Provided passage »
- - -
I've gotten more and more IDE functionality since, especially when I just a few days ago switched from YouCompleteMe to coc.nvim. With coc.nvim, I use clangd and ccls, and I have everything. I have error highlighting, I have auto-import, I have fix suggestions, I have warnings, I have signature help that beats YouCompleteMe by a huge margin. I've spent an embarrasing amount of time just tinkering with my vim config, not because I had to, but because I wanted to. Vim in general lets me develop my editor around my workflow, rather than having to build my workflow around the editor. It's more specifically a bidirectional: there are parts of Vim I have to conform to, such as modal editing, but even that can be customized.

Modal editing in general works for me. I can input commands in normal or visual mode that wouldn't make sense in just a normal insert mode. For an instance, thanks to an autosurround plugin, if I highlight some text and type S), the text is surrounded in (). (i.e. this highlighted -> (this highlighted)). This is largely useful when I have to redo parenthesis for whatever reason, but that wouldn't make sense in insert mode only. Is ) a request to replace the text or is it a request to surround? Editors assuming they know which honestly frustrate me, because there usually isn't a way to tell it to not surround stuff, but replace instead. With modal editing and commands, I can.

Just for good measure, modal editing is the concept of having separate modes for editing. Pretty much all mainstream editors are non-modal, which means there's only one mode, and that's insert mode. There's of course keyboard shortcuts, and things that may resemble normal mode commands, but it's all done without leaving insert mode. Until I started using Vim actively, I actually preferred this.
- - -
(Extracted records)
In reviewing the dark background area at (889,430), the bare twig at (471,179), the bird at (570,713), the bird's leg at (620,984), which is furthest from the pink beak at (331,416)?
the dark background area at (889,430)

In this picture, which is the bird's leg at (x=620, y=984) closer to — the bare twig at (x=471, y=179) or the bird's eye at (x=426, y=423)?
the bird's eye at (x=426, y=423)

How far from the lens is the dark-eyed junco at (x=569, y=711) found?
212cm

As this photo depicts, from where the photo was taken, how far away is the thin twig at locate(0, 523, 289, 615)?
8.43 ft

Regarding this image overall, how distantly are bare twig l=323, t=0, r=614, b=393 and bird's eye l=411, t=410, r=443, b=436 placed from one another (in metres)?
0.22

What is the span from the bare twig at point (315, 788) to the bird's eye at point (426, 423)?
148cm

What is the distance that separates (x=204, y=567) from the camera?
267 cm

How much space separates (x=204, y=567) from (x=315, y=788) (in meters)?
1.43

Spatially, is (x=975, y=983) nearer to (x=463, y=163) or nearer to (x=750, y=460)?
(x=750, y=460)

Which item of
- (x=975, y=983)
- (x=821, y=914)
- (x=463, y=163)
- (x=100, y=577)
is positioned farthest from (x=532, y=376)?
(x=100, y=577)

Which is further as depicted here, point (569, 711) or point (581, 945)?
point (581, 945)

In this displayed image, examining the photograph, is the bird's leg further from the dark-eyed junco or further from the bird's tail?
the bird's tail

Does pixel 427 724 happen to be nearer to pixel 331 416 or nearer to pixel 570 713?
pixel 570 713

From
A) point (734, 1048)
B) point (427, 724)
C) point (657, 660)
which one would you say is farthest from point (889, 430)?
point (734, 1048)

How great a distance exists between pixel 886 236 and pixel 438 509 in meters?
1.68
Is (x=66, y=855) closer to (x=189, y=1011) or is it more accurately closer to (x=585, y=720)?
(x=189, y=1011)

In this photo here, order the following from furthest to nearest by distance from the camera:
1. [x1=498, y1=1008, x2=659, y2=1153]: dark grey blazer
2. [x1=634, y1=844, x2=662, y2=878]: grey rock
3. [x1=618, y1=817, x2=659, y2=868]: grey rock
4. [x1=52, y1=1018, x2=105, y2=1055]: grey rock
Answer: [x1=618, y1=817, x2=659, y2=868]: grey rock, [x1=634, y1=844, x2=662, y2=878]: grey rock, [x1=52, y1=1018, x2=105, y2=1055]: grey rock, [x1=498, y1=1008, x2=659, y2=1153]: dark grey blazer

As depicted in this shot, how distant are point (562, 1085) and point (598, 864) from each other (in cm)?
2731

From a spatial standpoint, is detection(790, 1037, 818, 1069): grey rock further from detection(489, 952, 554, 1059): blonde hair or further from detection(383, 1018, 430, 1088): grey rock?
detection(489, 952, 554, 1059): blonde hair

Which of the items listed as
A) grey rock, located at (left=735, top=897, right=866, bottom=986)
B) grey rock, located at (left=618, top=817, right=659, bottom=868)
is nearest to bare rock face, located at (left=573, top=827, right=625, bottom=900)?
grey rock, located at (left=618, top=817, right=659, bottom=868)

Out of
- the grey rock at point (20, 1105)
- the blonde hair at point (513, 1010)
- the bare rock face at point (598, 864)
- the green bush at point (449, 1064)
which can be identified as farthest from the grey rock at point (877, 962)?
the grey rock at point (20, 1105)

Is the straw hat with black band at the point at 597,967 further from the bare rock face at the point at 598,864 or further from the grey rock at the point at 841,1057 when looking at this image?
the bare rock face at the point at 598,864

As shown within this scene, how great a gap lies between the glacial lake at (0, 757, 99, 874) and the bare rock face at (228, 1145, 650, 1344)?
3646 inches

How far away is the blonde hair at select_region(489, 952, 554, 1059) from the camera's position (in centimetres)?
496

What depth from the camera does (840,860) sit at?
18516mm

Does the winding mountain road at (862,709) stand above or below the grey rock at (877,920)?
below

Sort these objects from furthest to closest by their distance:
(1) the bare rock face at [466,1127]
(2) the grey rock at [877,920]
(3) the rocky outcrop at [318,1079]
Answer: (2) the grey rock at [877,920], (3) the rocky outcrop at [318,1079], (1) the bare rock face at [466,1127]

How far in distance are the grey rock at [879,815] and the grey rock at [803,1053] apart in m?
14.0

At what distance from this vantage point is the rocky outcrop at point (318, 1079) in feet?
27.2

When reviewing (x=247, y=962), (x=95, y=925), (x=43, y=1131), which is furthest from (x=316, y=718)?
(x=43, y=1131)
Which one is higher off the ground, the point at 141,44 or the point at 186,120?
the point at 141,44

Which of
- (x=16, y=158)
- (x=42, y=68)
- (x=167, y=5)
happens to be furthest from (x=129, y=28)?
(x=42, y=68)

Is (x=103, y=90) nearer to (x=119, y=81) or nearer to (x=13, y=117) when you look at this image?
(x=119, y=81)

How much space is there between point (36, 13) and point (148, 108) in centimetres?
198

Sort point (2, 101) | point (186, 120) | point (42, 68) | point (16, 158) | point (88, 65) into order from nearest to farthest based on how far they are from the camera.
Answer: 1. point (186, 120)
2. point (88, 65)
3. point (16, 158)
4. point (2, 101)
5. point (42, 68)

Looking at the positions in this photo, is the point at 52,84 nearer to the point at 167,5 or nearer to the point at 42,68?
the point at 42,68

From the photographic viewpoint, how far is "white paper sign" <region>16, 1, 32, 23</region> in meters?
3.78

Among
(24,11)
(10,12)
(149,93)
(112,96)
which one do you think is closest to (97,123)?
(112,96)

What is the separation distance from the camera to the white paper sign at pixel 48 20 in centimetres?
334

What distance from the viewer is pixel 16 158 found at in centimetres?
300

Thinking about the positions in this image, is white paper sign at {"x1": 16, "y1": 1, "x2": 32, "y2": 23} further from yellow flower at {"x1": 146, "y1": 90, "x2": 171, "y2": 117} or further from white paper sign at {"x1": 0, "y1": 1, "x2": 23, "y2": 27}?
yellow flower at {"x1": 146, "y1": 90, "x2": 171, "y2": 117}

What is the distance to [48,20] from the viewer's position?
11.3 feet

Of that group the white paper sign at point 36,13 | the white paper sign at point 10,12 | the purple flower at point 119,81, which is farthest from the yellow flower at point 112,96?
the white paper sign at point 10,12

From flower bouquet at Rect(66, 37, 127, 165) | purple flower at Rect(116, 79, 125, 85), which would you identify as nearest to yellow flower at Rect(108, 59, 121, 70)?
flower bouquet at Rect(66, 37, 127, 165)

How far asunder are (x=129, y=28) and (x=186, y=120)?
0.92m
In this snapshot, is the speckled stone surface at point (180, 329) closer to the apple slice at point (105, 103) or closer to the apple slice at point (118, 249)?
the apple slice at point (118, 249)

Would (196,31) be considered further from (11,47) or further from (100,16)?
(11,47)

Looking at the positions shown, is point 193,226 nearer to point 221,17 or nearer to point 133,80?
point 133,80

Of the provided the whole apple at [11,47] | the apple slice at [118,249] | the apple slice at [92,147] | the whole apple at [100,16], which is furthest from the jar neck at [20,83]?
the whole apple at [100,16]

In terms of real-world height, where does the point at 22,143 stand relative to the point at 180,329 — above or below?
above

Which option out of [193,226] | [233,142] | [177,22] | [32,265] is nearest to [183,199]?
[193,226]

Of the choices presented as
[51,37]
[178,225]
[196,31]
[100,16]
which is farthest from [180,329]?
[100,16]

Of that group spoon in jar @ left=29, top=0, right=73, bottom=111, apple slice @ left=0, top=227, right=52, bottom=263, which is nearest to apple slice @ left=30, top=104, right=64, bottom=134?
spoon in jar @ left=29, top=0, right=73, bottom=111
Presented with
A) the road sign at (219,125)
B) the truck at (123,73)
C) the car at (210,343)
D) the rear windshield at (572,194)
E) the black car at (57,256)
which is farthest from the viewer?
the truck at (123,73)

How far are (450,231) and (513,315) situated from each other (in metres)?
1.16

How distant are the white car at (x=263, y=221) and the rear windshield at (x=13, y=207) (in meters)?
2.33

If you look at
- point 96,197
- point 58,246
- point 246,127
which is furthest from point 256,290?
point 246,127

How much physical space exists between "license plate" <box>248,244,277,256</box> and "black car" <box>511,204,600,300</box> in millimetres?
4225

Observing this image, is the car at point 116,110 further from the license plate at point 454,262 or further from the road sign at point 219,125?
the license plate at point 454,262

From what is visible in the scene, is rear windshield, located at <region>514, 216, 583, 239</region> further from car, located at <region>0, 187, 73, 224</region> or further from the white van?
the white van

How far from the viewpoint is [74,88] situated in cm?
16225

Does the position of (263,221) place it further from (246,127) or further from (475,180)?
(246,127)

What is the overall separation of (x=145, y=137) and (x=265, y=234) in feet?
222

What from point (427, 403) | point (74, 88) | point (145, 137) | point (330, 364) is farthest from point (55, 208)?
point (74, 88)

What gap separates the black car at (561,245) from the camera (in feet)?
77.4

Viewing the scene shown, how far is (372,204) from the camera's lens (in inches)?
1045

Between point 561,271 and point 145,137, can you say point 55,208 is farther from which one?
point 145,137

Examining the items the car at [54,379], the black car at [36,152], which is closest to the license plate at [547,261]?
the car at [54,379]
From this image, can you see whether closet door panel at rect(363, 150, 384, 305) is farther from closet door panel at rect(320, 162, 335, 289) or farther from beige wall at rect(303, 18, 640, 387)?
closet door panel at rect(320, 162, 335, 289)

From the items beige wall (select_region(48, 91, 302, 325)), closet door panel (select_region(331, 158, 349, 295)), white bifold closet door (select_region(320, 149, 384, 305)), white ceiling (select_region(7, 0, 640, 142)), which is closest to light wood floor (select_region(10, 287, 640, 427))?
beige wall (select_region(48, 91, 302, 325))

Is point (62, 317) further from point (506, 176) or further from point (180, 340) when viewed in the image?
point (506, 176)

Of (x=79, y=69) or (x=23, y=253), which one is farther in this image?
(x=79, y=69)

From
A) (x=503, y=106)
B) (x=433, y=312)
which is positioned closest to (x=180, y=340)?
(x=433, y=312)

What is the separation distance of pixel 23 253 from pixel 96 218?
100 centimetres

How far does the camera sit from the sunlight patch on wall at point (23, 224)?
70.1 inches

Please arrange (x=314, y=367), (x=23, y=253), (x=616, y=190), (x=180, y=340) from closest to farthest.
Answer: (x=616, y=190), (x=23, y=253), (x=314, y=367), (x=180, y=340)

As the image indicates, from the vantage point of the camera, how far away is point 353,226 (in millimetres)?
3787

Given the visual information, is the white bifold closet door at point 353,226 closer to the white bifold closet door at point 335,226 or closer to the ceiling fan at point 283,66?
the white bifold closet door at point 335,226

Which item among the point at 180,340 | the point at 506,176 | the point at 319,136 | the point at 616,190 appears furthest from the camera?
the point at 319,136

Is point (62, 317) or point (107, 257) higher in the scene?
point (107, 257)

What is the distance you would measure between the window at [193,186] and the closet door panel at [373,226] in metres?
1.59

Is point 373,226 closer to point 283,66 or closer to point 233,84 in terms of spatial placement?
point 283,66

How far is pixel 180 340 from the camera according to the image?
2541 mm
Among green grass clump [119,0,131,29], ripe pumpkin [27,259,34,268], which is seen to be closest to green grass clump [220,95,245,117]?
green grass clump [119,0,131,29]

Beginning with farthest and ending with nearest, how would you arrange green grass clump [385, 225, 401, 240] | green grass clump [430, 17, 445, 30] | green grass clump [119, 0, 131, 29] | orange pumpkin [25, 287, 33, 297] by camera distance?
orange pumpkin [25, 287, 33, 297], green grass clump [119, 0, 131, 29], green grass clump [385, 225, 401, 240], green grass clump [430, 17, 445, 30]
- - -
According to the text about Vim, what happens when the writer highlights some text and types S) with the autosurround plugin?

The highlighted text is surrounded in parentheses.